Believe it or not, amphibians are a serious problem to beekeepers. Toads and frogs forage on bees and might not be quickly detected if you do not have a keen eye. They attack at night and at this time no one is around to monitor the hive. They are finally detected when a huge damage has been incurred.
The presence of dark brown dropping around the hive area is a sign of amphibian attack. These are normally scattered at the hive entrance. You can use a twig to spread apart the droppings. This should reveal bee part remains and that surely means there is an attack by amphibians. If this is allowed to continue it will ultimately weaken the bee colony. Stronger colonies might withstand this but weaker ones might not.

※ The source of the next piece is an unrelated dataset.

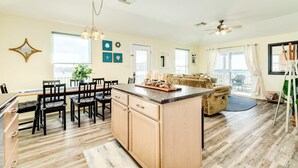 Un'ampia cucina con isola centrale, mobili in legno e zona pranzo con sedie e tavolo.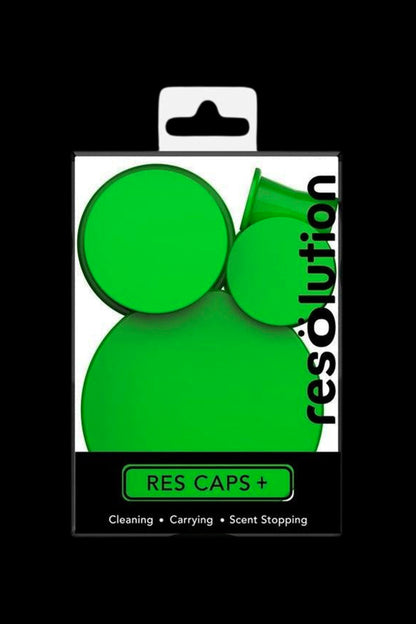 Packaged green silicone caps for cleaning, carrying, and odor control of cannabis concentrates.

The frogs and toads employ a similar strategy when attacking the bee colony. They wait at the hive entrance and feast on passing bees. Those hives placed near the ground are an easy attack. The attack can be worse if the hive entrance is big enough for these predators to go through.

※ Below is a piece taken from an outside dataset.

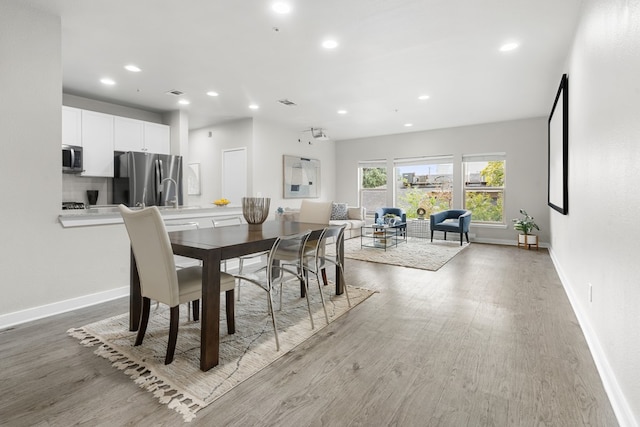 dining space with light hardwood / wood-style flooring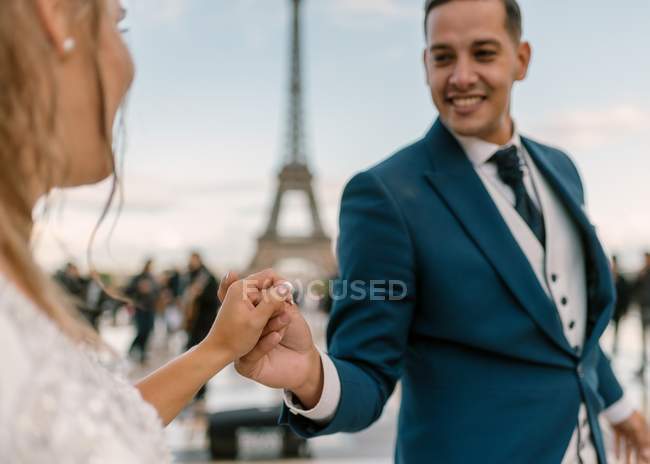 Bräutigam im blauen Anzug und Braut im weißen Hochzeitskleid mit langsamem Tanz lächelnd und einander mit Eiffelturm auf Hintergrund in Paris anschauend — Stockfoto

Place the hive at an elevated position away from the ground so as to keep amphibians from accessing the hive. A stand that is 40 to 60cm away from the ground offers the best protection.
As much as we here at BeeKeepClub love bees, unfortunately not everyone feels the same. Humans are surprisingly one of the most notorious predator to honey bee colonies. The bee colony can be stolen or burned by humans who just consider them to be a pest. Humans have also invaded the bee colony indirectly through urbanization and reduction of bee forage as a result of large scale agriculture. Collectively, humans have done a lot to make the life of the bees unbearable. For instance, most beekeepers have encountered situations whereby the beehives are stolen, burnt, or even fell due to the activities of humans. This leads to the complete loss of a bee colony that takes years to build.
Being a Good Neighbor
In order to manage humans, it is important for the beekeeper to acquaint themselves with good neighbor guidelines as explained below:
- The beehives should never be placed close to occupied buildings or along lot lines. If unavoidable try to locate the hives away from used entrances or areas where there is foot traffic.
- It is recommended that you erect a 6 foot barricade to keep the bees away from lot lines. There are many options that can help build the barrier: shrubs, brick walls, or any other kind of thick fencing. You may as well place the bees on a platform or roof so as to ensure the bees do not fly across property of your neighbors.
- A nearby supply of water should be provided so as to ensure the bees do not look for water elsewhere. Lack of water will force the bees to venture into neighboring swimming pools. Remember to keep changing the water so as to prevent stagnation or mosquito breeding.
- Proper hive management to prevent robber bees and swarming.
- Aggressive colonies should be re-queened to minimize its aggressiveness.
- Surprise your neighbors with a pound or two of honey each year and they will be friendlier.
A Final Word
There are so many pests, parasites and predators that attack bee colonies. The bees have developed their own defense mechanisms given the fact that they have lived in the wild for ages The beekeeper’s pest, parasite and predator control efforts serves to complement what the bees have put in place. A better understanding of the invaders and how to control them will therefore help guarantee a stronger and healthy bee colony. Remember, honeybee productivity is affected by how healthy the colony is. Weak colonies cannot produce at optimum levels and will not withstand pest, parasite and predator invasion. Conversely, a stronger bee colony can defend itself and will certainly produce more honey and build stronger offspring.